In Algeria, new media law stifles free expression

New York, January 25, 2012–Algeria’s new media law falls short of President Abdelaziz Bouteflika’s promises of reform and also fails to meet international standards for freedom of expression, the Committee to Protect Journalists said today. 

The Algerian government has touted the media law, which went into effect on January 12, as a major step in the advancement of press freedom in the country, but local journalists and civil society activists believe it is still restrictive and are calling for its revision, news reports said. The new law, which replaces the country’s restrictive 1990 media law, was passed in December after Bouteflika pledged media reform in April.

Of the law’s 133 articles, at least 32 can be used to restrict coverage by stifling free expression, CPJ research shows. Several of the provisions are ambiguous and impose undue restrictions on access to information as well as heavy fines for violations of the law. Journalists are subject to fines of up to 500,000 Algerian dinars (US$6,706) and potential publication closures for defamation and other violations including publishing information on a preliminary criminal investigation and insulting a foreign head of state or diplomat, CPJ research shows. Under the 1990 law, journalists were punished with up to 10 years’ imprisonment for insulting or defaming the state.

Local journalists told CPJ that although the new law was a step in the right direction, it offered only cosmetic changes. Kamel Amarni, the secretary general of the Algerian National Syndicate of Journalists, said that even though the law contained some “positive clauses … it is overall quite restrictive and does not advance press freedom in Algeria but restricts it.”

“The government has not honored its pledge to introduce a press law that would expand the margin for expression and liberalize the media landscape,” said Mohamed Abdel Dayem, CPJ’s Middle East and North Africa program coordinator. “The new media law should be revised by the government, and the restrictive clauses should be amended to guarantee press freedom.”

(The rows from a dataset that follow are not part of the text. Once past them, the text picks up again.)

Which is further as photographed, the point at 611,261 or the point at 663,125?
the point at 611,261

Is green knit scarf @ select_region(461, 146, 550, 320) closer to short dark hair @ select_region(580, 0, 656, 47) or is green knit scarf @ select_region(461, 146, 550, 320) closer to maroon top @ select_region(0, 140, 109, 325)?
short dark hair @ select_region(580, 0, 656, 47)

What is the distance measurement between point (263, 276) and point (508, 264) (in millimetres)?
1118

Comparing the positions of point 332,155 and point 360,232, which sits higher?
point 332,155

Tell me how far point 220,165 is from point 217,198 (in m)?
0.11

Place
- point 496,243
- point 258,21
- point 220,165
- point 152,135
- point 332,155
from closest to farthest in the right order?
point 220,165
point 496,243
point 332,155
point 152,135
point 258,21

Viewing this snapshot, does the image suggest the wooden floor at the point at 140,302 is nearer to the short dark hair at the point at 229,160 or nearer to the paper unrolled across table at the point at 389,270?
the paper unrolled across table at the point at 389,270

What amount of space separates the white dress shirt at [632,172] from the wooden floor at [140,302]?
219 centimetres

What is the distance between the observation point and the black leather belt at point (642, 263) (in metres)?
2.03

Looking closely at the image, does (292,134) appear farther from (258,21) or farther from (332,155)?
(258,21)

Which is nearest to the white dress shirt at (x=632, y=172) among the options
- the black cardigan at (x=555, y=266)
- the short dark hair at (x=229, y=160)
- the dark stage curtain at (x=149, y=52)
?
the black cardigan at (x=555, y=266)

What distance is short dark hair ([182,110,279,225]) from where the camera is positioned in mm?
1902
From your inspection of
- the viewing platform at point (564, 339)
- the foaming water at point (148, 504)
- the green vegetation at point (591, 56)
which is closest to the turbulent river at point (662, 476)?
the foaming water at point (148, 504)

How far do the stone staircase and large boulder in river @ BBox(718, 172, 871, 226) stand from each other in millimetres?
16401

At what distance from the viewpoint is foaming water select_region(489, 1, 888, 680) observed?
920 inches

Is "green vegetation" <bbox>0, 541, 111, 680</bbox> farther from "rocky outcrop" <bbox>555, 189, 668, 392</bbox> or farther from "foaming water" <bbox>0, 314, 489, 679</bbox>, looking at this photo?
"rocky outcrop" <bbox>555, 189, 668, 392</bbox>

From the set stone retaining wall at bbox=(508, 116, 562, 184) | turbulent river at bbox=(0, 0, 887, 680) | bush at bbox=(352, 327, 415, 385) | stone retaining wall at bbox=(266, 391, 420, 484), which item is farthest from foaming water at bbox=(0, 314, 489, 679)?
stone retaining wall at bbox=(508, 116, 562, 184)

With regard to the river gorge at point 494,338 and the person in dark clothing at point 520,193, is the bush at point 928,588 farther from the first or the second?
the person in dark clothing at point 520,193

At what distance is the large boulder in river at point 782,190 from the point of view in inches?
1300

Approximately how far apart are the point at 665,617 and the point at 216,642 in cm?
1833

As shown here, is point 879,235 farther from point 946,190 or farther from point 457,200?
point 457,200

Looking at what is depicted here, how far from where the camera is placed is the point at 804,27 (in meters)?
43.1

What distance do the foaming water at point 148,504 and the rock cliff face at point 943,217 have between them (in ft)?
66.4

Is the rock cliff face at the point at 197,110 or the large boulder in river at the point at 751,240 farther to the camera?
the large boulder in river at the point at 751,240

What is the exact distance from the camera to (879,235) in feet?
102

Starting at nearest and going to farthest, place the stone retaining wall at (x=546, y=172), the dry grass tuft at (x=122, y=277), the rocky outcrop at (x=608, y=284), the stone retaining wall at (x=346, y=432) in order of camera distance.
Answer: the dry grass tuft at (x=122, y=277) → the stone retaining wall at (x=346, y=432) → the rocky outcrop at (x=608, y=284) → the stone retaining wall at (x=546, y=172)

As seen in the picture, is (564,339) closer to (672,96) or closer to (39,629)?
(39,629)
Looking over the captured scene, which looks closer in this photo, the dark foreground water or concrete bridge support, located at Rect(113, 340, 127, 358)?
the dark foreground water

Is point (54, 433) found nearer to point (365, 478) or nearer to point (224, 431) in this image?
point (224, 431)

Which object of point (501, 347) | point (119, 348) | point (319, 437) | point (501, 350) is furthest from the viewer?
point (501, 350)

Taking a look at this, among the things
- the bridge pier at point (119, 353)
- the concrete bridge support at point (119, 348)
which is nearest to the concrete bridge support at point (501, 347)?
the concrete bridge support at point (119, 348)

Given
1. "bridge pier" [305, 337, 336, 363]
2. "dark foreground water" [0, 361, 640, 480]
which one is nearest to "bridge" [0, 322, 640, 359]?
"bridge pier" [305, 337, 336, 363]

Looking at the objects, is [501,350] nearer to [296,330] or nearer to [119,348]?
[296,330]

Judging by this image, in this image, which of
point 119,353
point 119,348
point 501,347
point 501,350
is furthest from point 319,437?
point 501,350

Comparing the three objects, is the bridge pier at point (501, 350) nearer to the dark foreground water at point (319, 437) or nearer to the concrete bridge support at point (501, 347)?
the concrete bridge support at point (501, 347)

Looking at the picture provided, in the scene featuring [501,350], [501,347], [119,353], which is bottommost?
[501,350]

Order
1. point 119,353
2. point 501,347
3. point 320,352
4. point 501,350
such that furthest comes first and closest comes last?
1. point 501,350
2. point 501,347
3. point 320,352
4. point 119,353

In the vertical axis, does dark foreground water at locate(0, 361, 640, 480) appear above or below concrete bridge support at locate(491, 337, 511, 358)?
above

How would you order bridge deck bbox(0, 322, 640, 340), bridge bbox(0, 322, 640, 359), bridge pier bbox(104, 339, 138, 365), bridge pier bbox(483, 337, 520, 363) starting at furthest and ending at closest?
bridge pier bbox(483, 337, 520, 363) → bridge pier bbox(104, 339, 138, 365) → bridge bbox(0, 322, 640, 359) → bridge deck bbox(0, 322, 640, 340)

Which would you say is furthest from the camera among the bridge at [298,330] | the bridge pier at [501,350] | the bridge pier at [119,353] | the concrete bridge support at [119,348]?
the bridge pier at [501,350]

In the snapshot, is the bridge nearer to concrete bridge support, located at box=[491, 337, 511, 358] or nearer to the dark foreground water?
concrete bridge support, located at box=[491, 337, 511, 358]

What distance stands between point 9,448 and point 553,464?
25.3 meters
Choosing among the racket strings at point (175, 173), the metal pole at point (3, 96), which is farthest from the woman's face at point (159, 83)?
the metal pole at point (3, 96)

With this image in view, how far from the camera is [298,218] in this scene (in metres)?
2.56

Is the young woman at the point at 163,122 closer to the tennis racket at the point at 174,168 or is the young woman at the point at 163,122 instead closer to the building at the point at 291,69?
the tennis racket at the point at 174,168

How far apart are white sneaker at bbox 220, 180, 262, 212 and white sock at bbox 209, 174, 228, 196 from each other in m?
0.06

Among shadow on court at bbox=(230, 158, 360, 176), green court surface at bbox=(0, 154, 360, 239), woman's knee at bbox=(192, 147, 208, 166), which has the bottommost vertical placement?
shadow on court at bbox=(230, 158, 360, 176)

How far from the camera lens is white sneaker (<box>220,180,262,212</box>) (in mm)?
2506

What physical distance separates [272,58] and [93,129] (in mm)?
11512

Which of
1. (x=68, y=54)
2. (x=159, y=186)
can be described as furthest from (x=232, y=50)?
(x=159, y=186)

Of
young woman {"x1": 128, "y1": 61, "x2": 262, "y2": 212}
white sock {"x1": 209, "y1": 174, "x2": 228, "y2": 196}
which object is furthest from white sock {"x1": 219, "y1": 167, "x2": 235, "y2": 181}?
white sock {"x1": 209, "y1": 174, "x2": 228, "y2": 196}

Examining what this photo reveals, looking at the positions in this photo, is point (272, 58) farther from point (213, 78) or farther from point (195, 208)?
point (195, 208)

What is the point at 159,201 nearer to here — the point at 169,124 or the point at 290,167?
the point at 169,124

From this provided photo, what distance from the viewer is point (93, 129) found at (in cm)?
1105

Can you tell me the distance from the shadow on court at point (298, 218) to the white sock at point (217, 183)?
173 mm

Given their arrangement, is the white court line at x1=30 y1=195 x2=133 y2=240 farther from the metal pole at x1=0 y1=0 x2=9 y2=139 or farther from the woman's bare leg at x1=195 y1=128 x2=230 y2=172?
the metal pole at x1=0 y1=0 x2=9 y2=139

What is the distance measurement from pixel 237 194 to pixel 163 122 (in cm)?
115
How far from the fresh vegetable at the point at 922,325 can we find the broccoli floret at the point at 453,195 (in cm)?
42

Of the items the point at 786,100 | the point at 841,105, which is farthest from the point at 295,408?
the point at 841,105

The ambiguity created by vaguely defined terms under the new law can subject journalists and bloggers to unnecessary restrictions. “Media” is defined as any publication, broadcast, opinion letter, or idea expressed by any written, audio-visual, or electronic means, CPJ research shows. The law also says that media personnel can operate freely but must respect the “Islamic faith and all religions,” “national identity and cultural values of society,” “national sovereignty and unity,” “requirements of state security and defense,” “requirements of public order,” and “economic interests,” among other broadly defined terms.

The new law also places undue restrictions on media ownership and management, stating that any director of a periodical publication must have at least 10 years of media experience in periodical publications, which was not required under the country’s 1990 law. In addition, the new law still considers off-limits the vaguely defined areas included in the old law, among them “news [negatively] affecting foreign policy and economic interests” and “investigative and judicial secrets,” CPJ research shows.

Although the new legislation passed with a majority vote in both houses, members of the lower chamber of parliament from the opposition Al-Nahda party walked out in protest, according to news reports. A group of journalists also staged a protest outside parliament on voting day, calling for a reconsideration of the law, Al-Jazeera reported.